NEW YORK, Oct 22 (Reuters) – ICE cotton futures experienced their largest single-session loss in more than a month on Thursday as a weak export sales report reinforced demand concerns and traders said recent rains in Texas were likely not as damaging to crops as some had feared. U.S.upland cotton export sales for the 2015/16 crop year totaled 96,900 bales last week, with the bulk being sold to Mexico and none to top consumer China, where recent policy changes have limited imports.
“The exports were anemic,” said Jobe Moss, a broker with MCM Inc.in Lubbock, Texas.
“The problem this market hasn’t come to grips with is China ain’t there anymore.” In addition, Moss said that while rains in leading U.S.production regions in West Texas could harm quality, the storms were not severe enough to dramatically affect yields.
Concerns about the wet weather had contributed to a two-day rally that saw prices hit near two-month highs on Wednesday.

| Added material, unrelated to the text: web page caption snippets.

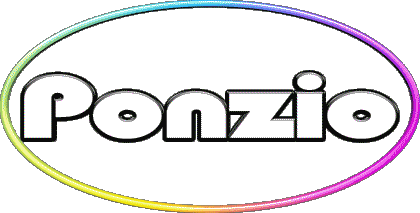 Ponzio P MASCHIO -  Italia Nome 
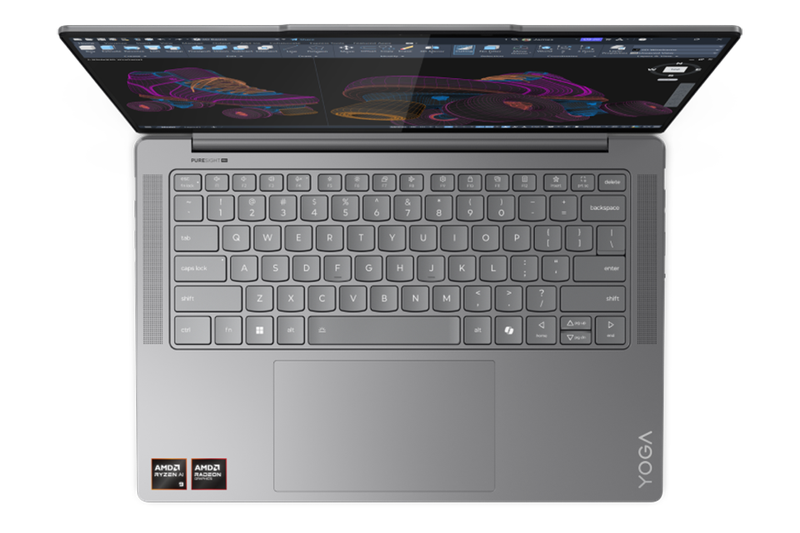 Lenovo Yoga Pro 7 14ASP9 83HN0022VN 6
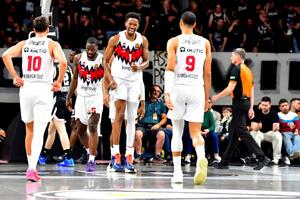 Diakite novo pojačanje Dubaija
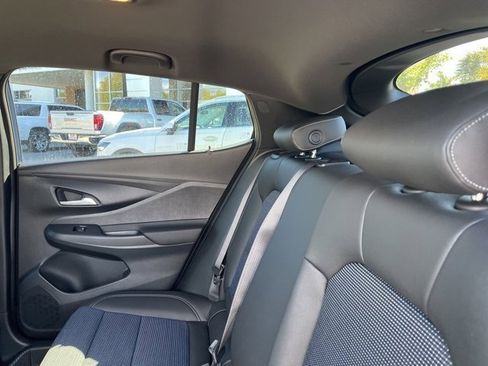 New 2026 Buick Envista Preferred w/ Convenience I Package image 14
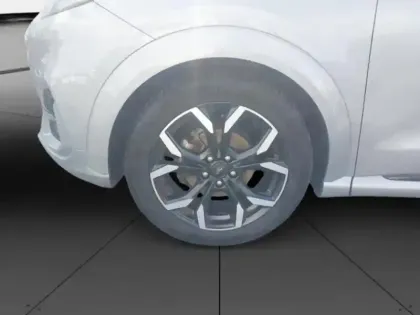 Photo 25 Ford Puma  1.0 EcoBoost 125ch mHEV ST-Line X 6cv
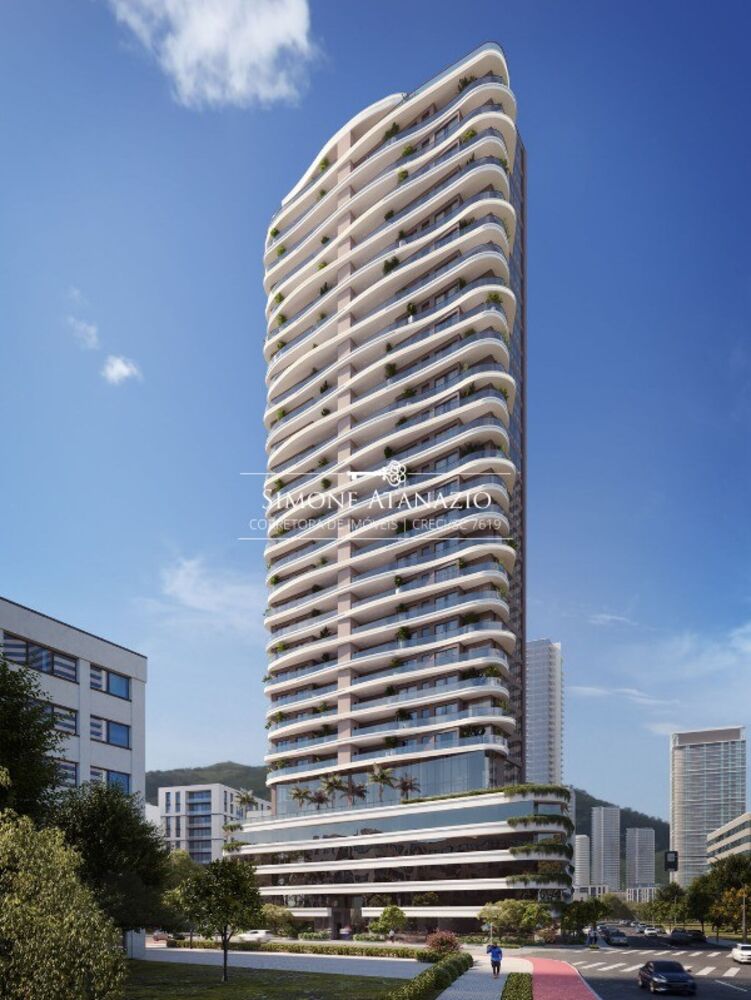 Apartamento, 3 quartos, 168 m² - Foto 6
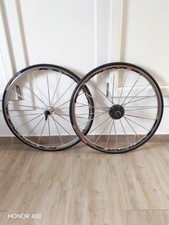 Coppia Ruote Mavic Ksyrium Sl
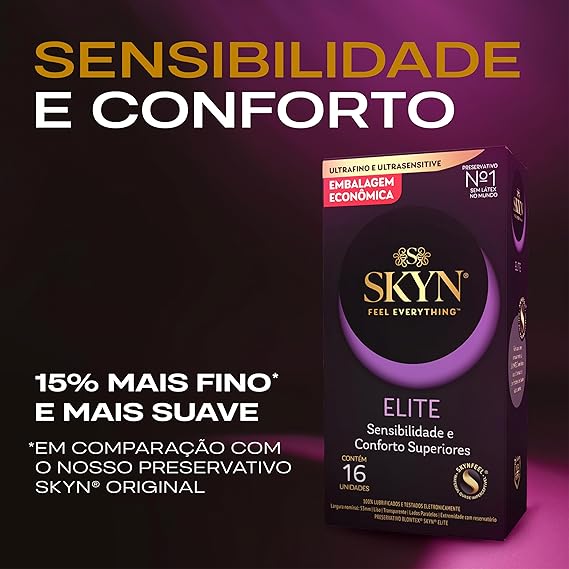 SKYN Elite 2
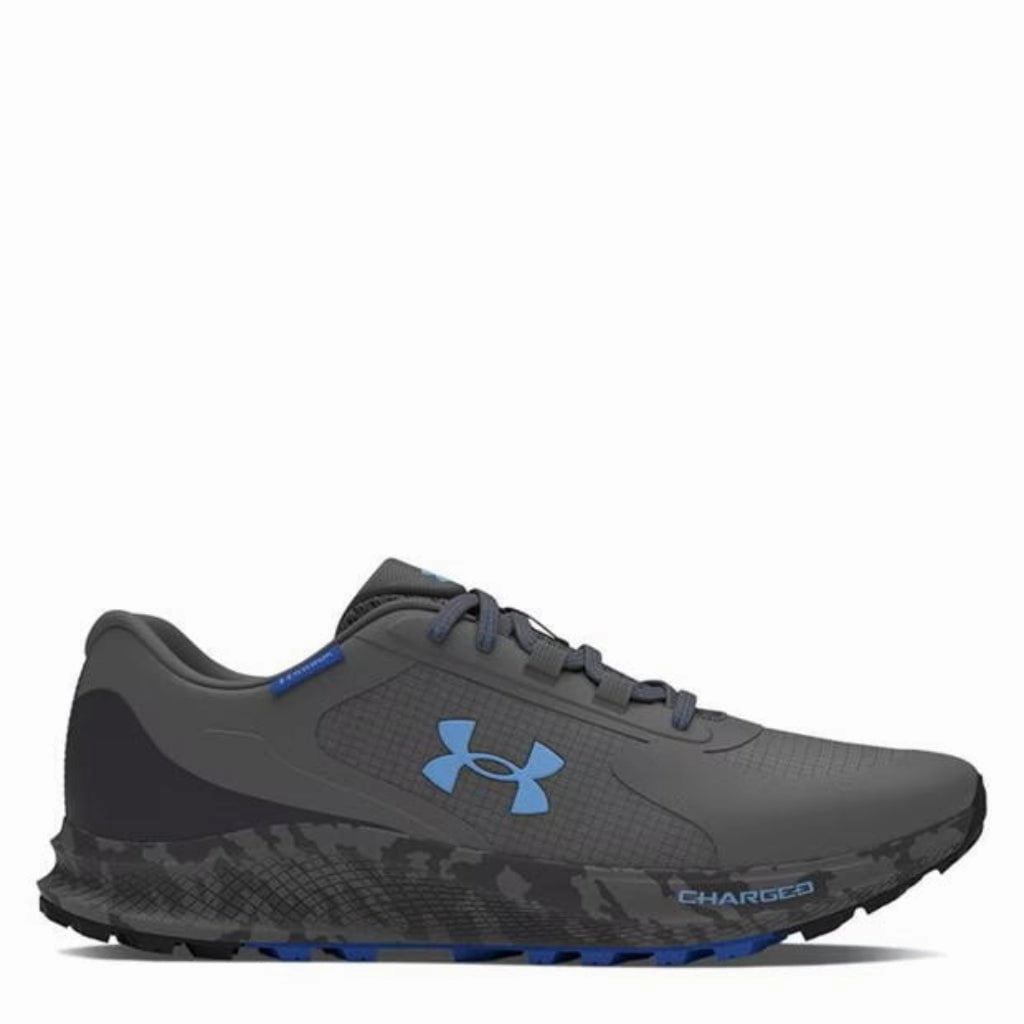 Minimalist All Weather Under Armour Bandit Trail 3 Men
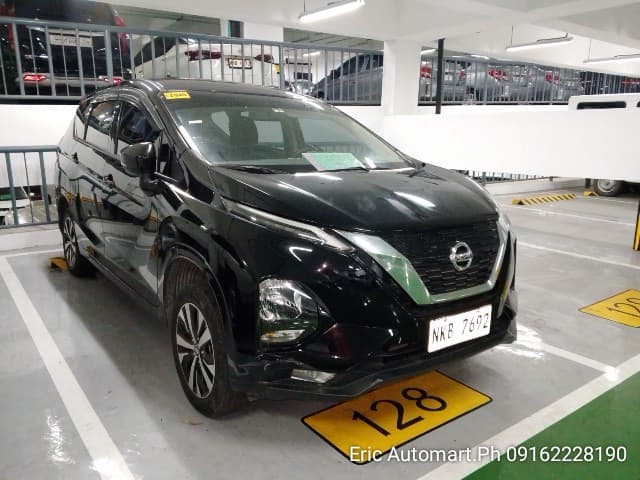 2024 NISSAN LIVINA VE 1.5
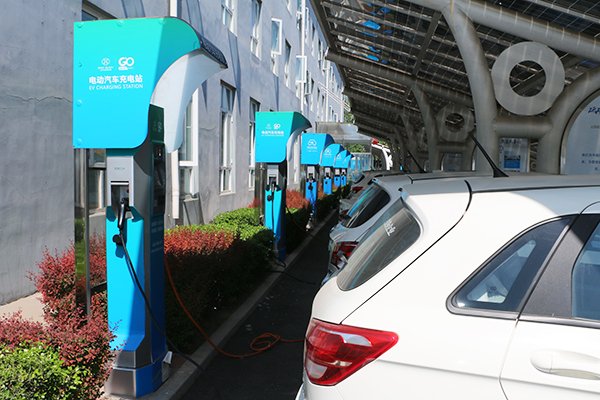 增资至35.35亿！北汽产投发生工商变更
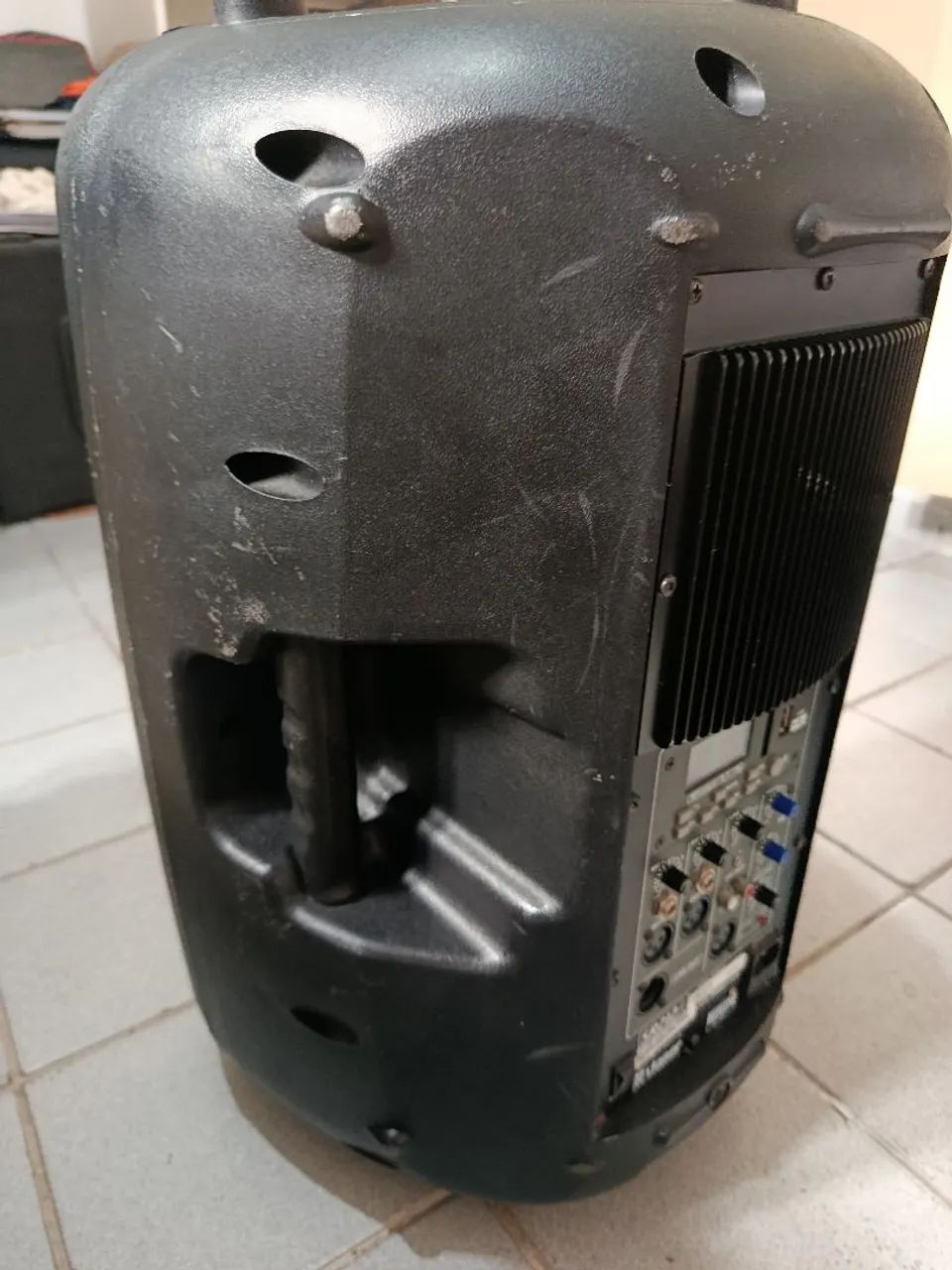 Caixa Ativa Staner SR 212A - Foto 4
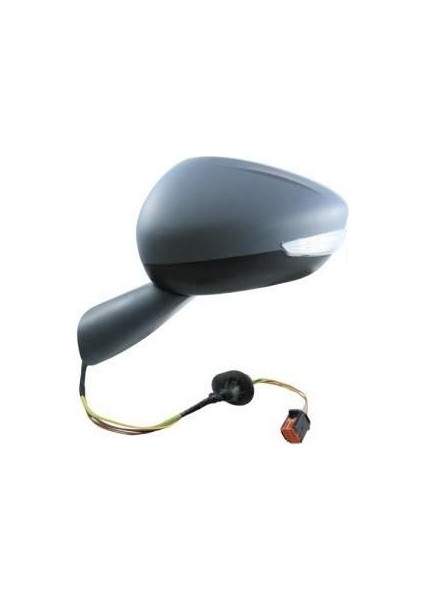 Ayna Citroen C4 Picasso 2013-ELK Kat Sin Ayd Sağ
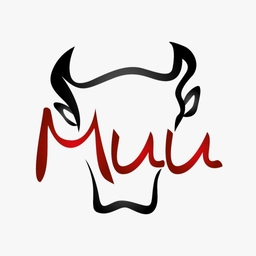 Muu Bar Logo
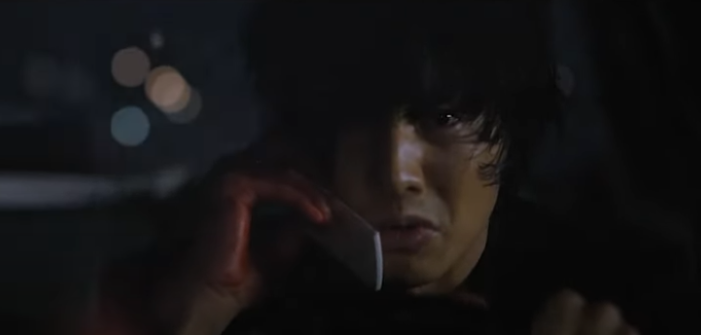 원빈 김새론 주연 영화 아저씨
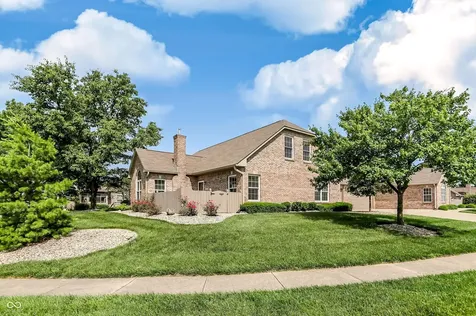 2361 Steeple Chase Shelbyville IN 46176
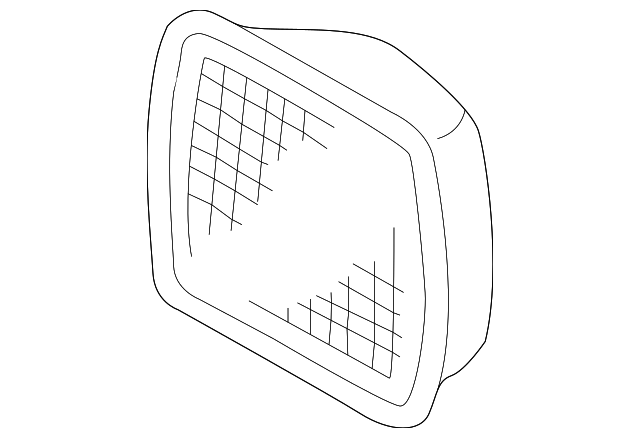 5972698 SEALED BEAM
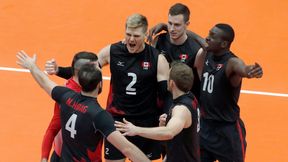 Liga Narodów: efektowny weekend Kanady. USA nie dało szans Chinom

A sharply stronger U.S.dollar also weighed on prices for the fiber, Moss said.
A stronger dollar pressures greenback-traded commodities like cotton by making them more expensive to holders of other currencies.
December cotton on ICE Futures U.S. CTc1 settled down by 1.71 cents on Thursday, a 2.7 percent loss, at 62.52 cents per pound. It traded within a range of 62.37 to 64.69 cents.
Certificated cotton stocks CERT-COT-STX deliverable as of Oct. 21 totaled 42,318 480-lb bales, down from 42,445 in the previous session.
The dollar index .DXY was up 1.34 percent. The Thomson Reuters CoreCommodity CRB Index .TRJCRB , which tracks 19 commodities, was up 0.04 percent.
The Relative Strength Index in the most active contract CTc1 fell to 50.806.